» Description of the task:
The following entries are to be repeated exactly, and the pictures are to be left behind.

[Records from a collection]
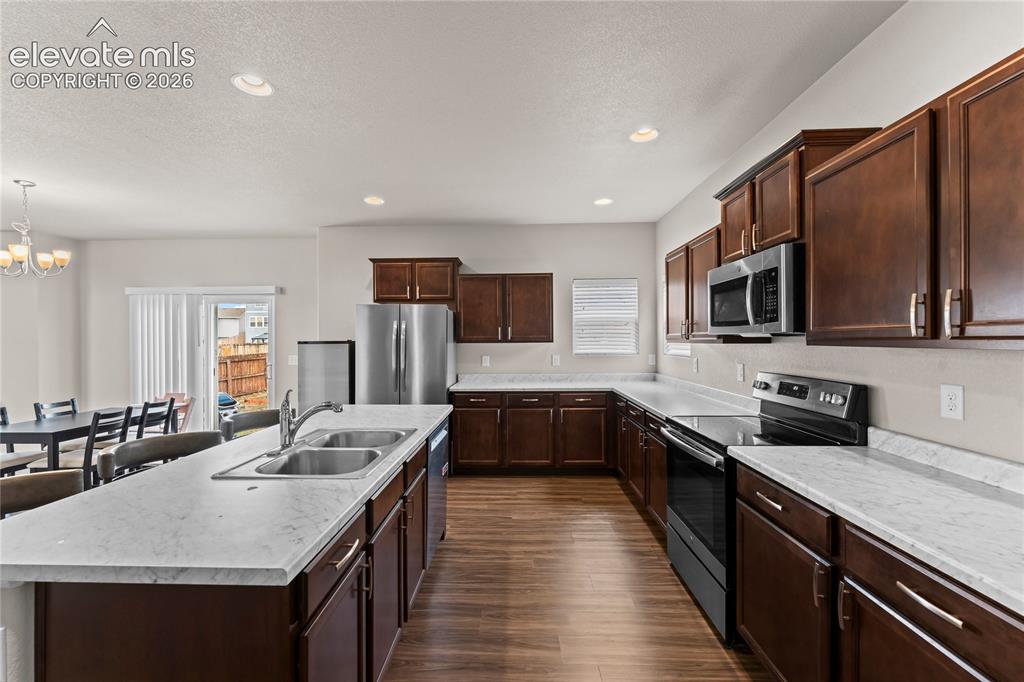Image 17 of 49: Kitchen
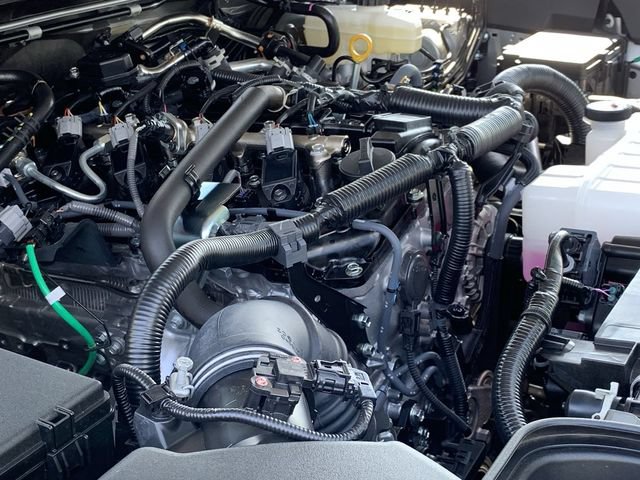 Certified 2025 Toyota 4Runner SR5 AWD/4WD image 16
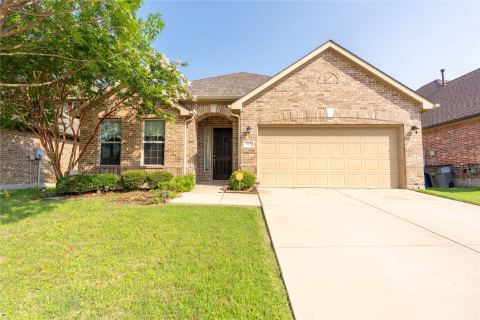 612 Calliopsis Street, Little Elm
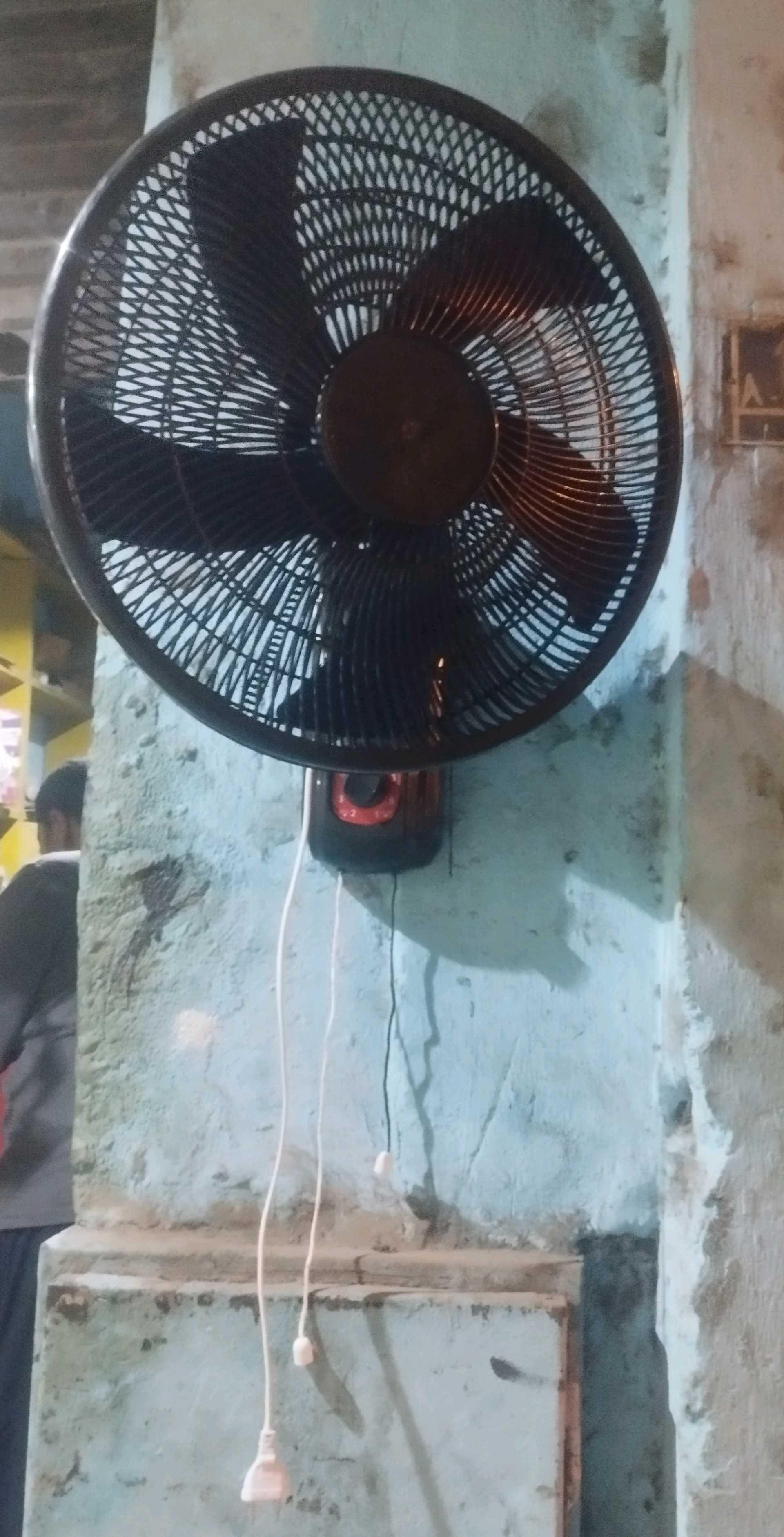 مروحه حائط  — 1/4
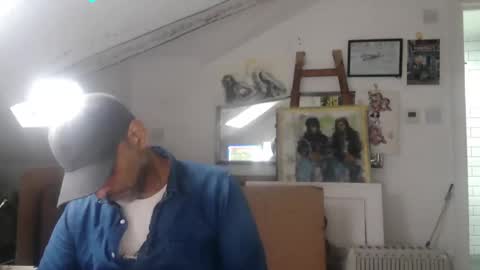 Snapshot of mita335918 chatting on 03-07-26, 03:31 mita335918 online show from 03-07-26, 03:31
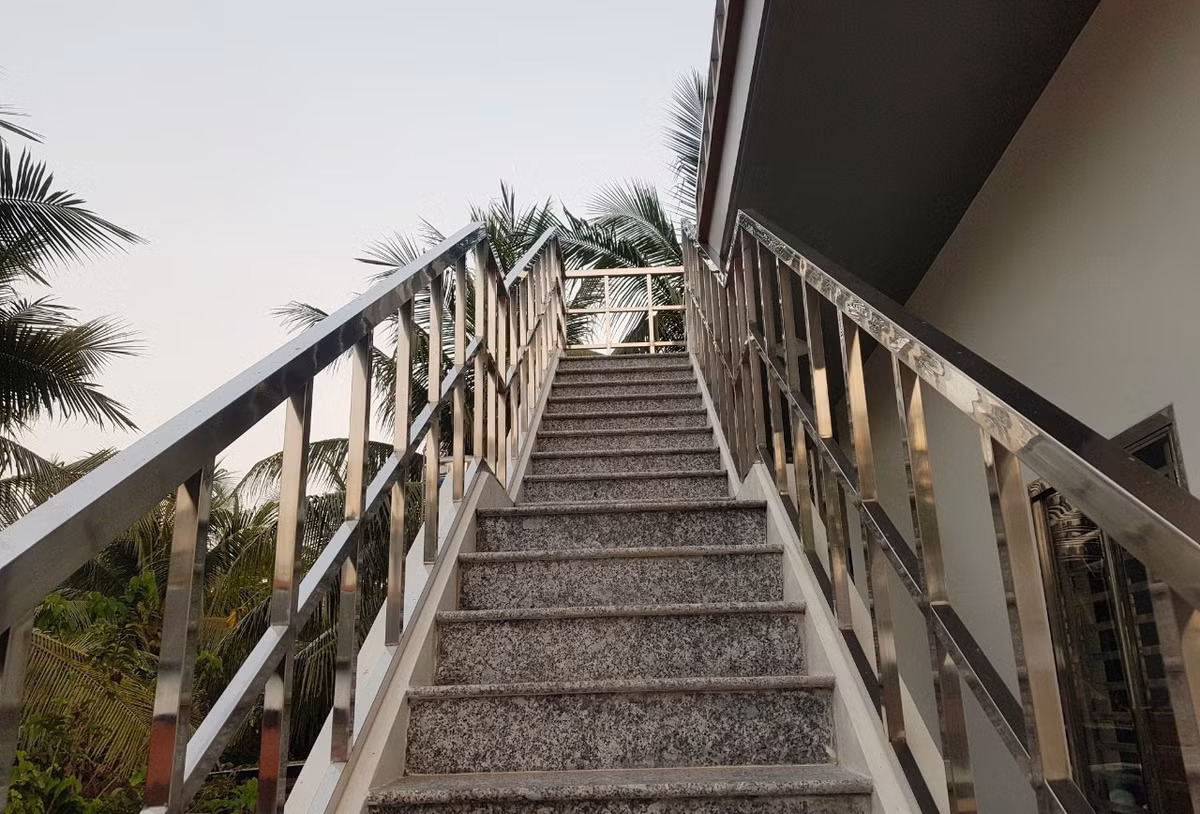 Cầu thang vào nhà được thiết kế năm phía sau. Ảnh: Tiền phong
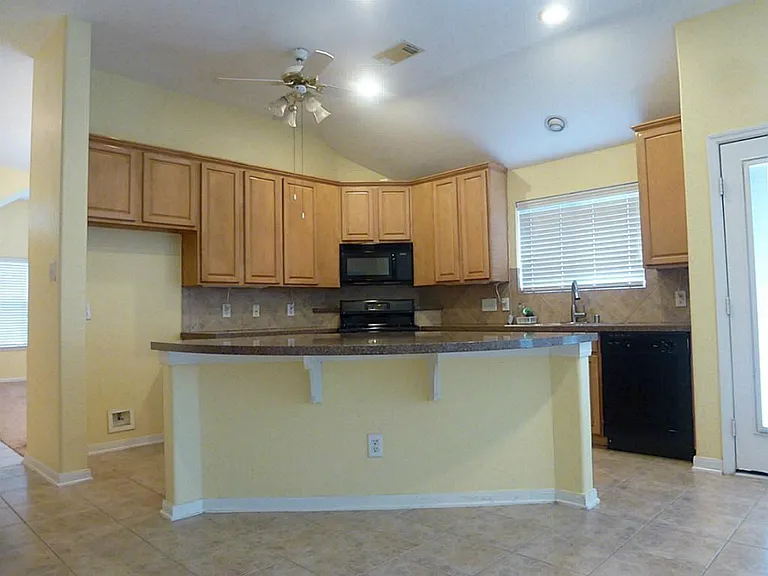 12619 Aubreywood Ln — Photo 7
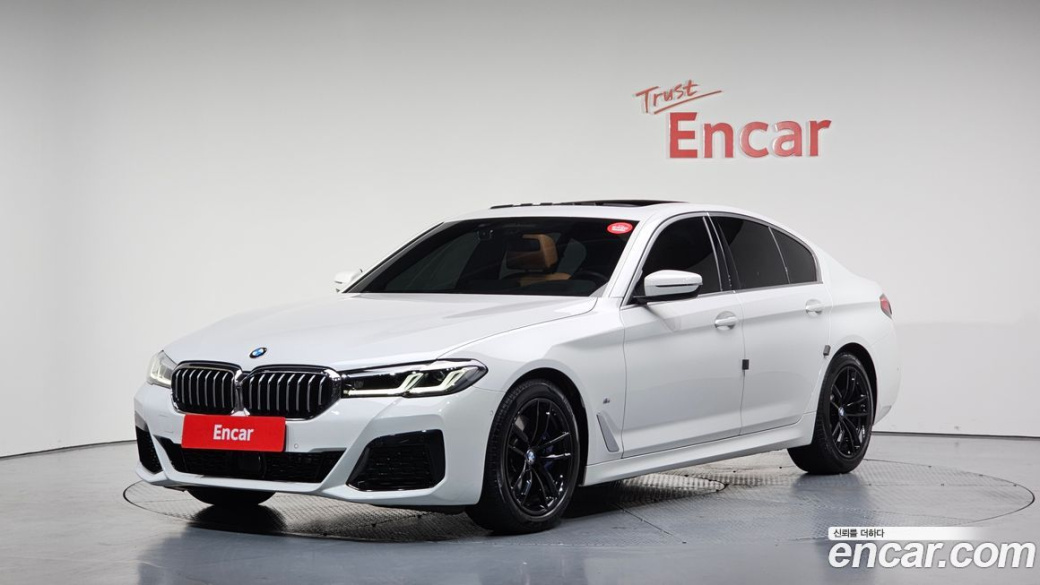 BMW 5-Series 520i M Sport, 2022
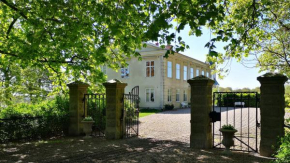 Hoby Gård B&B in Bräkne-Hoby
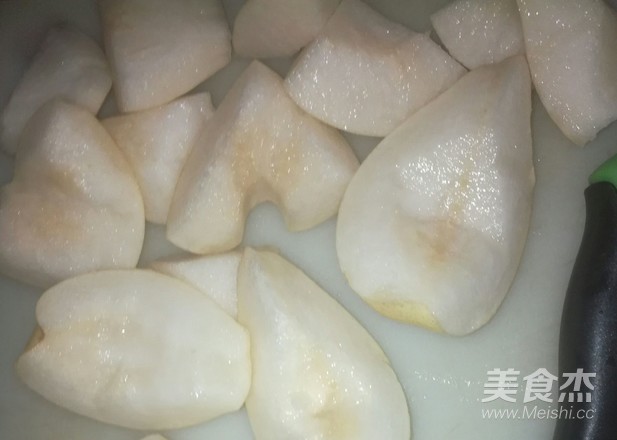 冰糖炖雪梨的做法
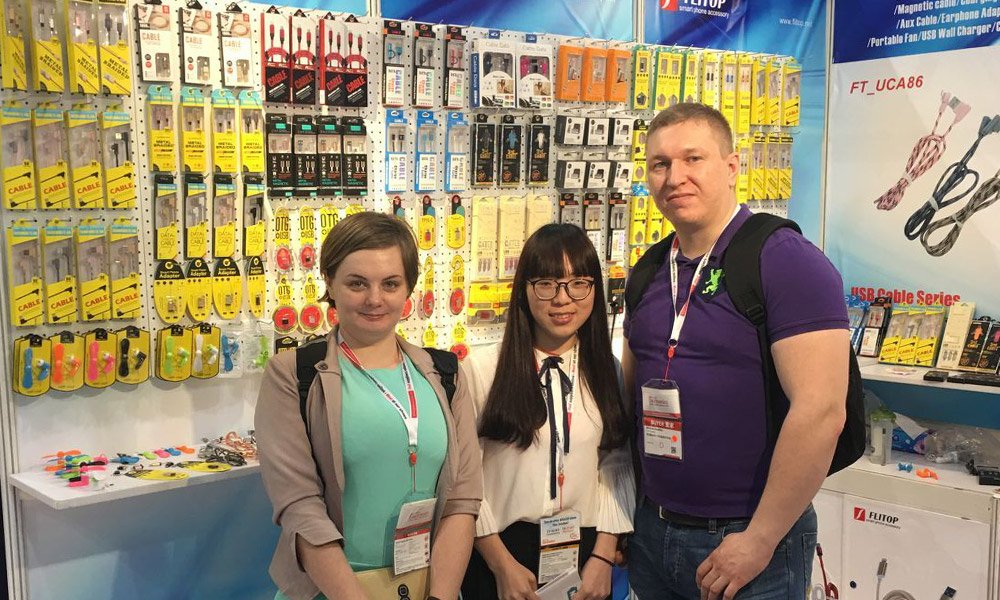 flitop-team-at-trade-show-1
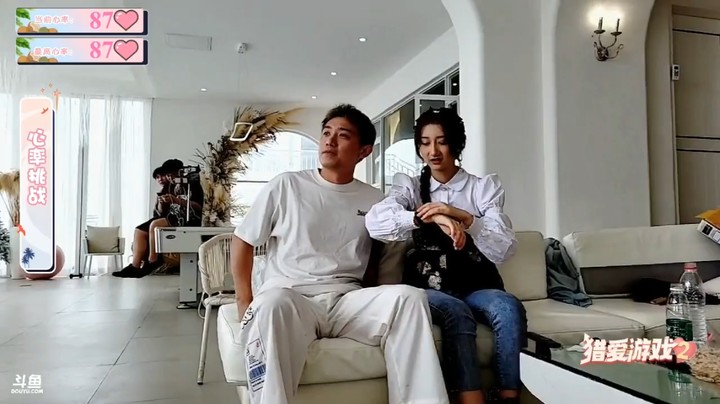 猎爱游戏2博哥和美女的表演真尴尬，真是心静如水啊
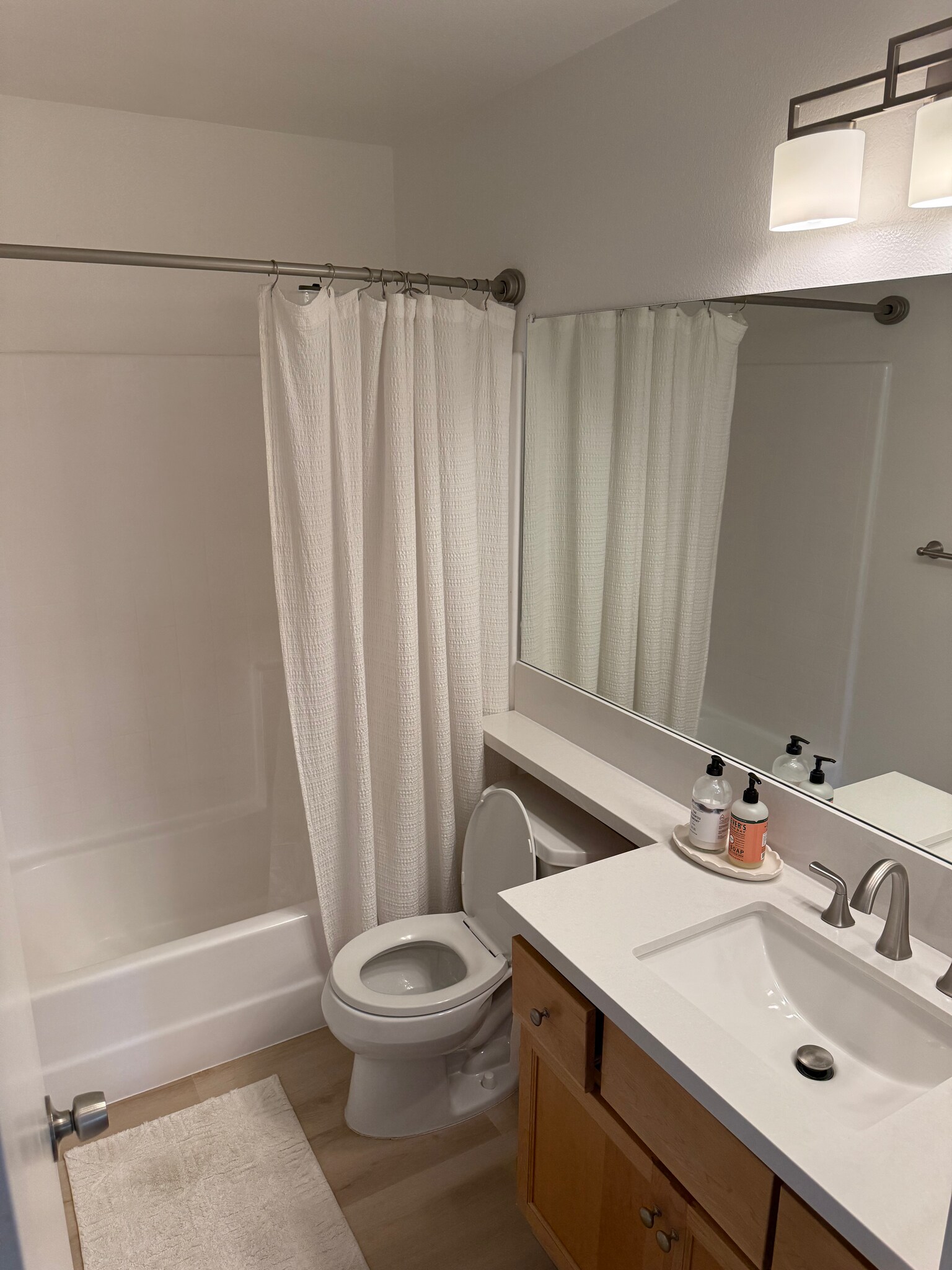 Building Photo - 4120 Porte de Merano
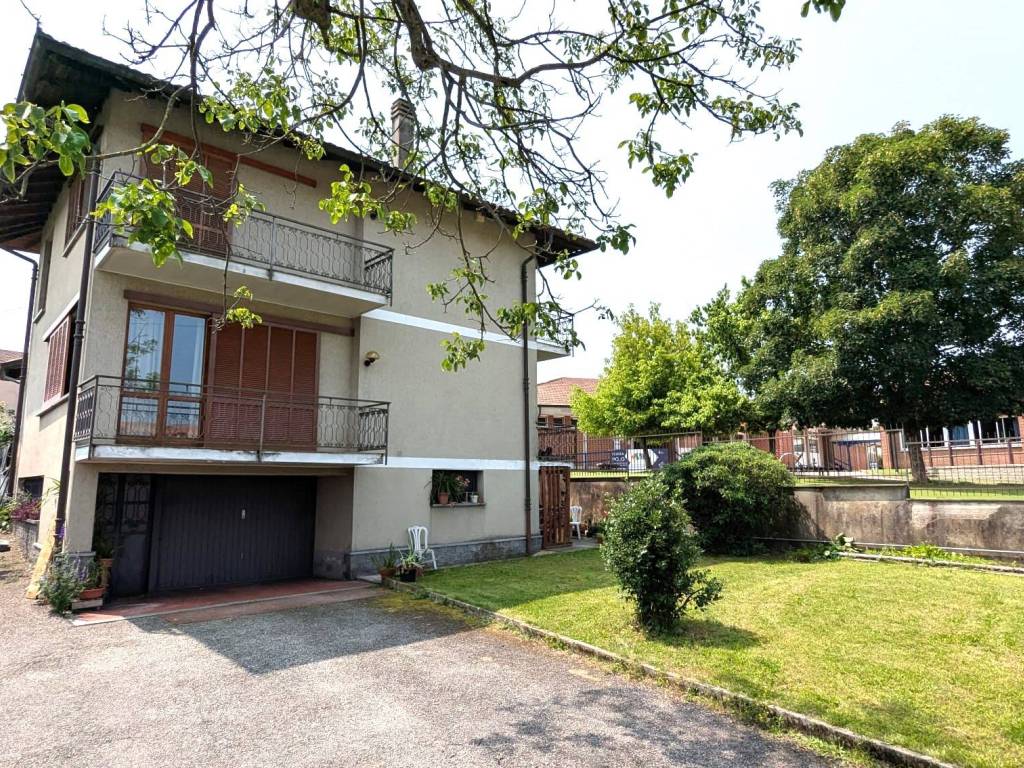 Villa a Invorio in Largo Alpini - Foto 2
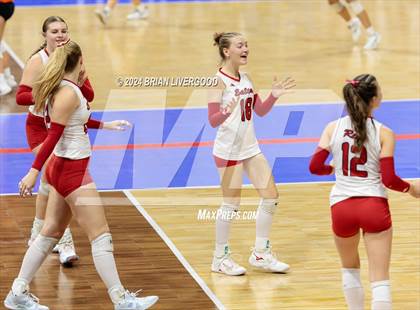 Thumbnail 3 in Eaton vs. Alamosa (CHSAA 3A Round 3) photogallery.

» Problem solution:
Image 17 of 49: Kitchen
 Certified 2025 Toyota 4Runner SR5 AWD/4WD image 16
 612 Calliopsis Street, Little Elm
 مروحه حائط  — 1/4
 Snapshot of mita335918 chatting on 03-07-26, 03:31 mita335918 online show from 03-07-26, 03:31
 Cầu thang vào nhà được thiết kế năm phía sau. Ảnh: Tiền phong
 12619 Aubreywood Ln — Photo 7
 BMW 5-Series 520i M Sport, 2022
 Hoby Gård B&B in Bräkne-Hoby
 冰糖炖雪梨的做法
 flitop-team-at-trade-show-1
 猎爱游戏2博哥和美女的表演真尴尬，真是心静如水啊
 Building Photo - 4120 Porte de Merano
 Villa a Invorio in Largo Alpini - Foto 2
 Thumbnail 3 in Eaton vs. Alamosa (CHSAA 3A Round 3) photogallery.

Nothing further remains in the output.